| HN Mirror

Y	Hacker News new \| ask \| show \| jobs

by NyxWulf 4530 days ago

wc -l is faster however it only works on an uncompressed file. The pipeline in the article was doing much more complicated work on the stream of output. I will often separate my pipeline logic from my "read this data and feed it into the pipeline" logic, since the logic around what to read in and where to write it can often change even when using the same logical pipeline.

As a simple example: cat somefiles.txt | pipeline_script > stored_output.txt

Other times I'm reading gzipped files or remote log files, I don't want that data mixed in with the pipeline logic. If I want to move the output files to a different directory on one set of servers, that may not impact my generalized pipeline.

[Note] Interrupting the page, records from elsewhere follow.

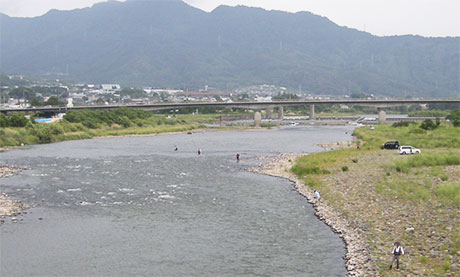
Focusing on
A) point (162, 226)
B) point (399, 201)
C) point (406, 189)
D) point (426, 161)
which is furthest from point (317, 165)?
point (162, 226)

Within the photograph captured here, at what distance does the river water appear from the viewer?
19.6 meters

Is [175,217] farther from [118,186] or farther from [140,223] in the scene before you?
[118,186]

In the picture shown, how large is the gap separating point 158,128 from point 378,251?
8550 cm

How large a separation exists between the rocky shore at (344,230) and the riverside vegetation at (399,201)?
11.8 inches

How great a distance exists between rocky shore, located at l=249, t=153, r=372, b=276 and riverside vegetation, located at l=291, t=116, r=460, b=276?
0.30m

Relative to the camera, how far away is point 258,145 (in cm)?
7094

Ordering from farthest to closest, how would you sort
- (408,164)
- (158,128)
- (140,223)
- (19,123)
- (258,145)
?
(158,128) → (19,123) → (258,145) → (408,164) → (140,223)

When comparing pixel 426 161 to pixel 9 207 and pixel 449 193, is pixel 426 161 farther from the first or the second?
pixel 9 207

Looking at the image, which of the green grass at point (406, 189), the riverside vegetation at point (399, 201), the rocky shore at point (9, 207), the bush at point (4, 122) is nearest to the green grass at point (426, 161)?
the riverside vegetation at point (399, 201)

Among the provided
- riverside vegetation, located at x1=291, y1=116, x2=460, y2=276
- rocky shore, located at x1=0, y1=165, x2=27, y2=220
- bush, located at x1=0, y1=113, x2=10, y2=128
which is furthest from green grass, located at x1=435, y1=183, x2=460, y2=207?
bush, located at x1=0, y1=113, x2=10, y2=128

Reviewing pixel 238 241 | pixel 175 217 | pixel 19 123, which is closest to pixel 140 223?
pixel 175 217

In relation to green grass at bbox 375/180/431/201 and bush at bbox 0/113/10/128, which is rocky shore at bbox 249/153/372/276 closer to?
green grass at bbox 375/180/431/201

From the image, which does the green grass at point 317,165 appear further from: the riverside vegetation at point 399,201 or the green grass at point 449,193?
the green grass at point 449,193

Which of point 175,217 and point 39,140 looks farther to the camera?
point 39,140
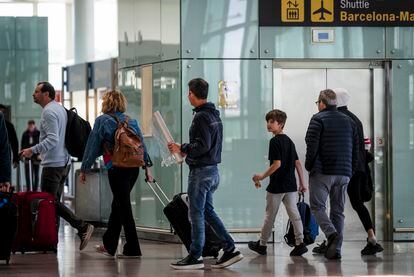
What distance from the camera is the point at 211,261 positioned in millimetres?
10969

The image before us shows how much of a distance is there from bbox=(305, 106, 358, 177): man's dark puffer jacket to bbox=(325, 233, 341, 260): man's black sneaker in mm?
648

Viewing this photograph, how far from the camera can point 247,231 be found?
13.2 m

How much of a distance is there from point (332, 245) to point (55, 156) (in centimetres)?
320

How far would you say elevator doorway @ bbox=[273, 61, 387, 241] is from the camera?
13531mm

I work with trillions of lines of log files and there are many ways to scale up pipelines. I wouldn't start optimizing the difference between 1.6s and 1.275s unless it made an economic impact on the problem. How often is it run? Can you process more lines in an economic unit of time with the faster version? If this is a job that runs once an hour or even once a minute how many lines are collected during that time?

Intermixing the grep or wc -l logic into the pipeline logic can have adverse support and maintenance costs and many times saves machine time while spending programmer time. Which one dominates in this scenario?

It's like the old saying...there is more than one way to skin a "cat". :)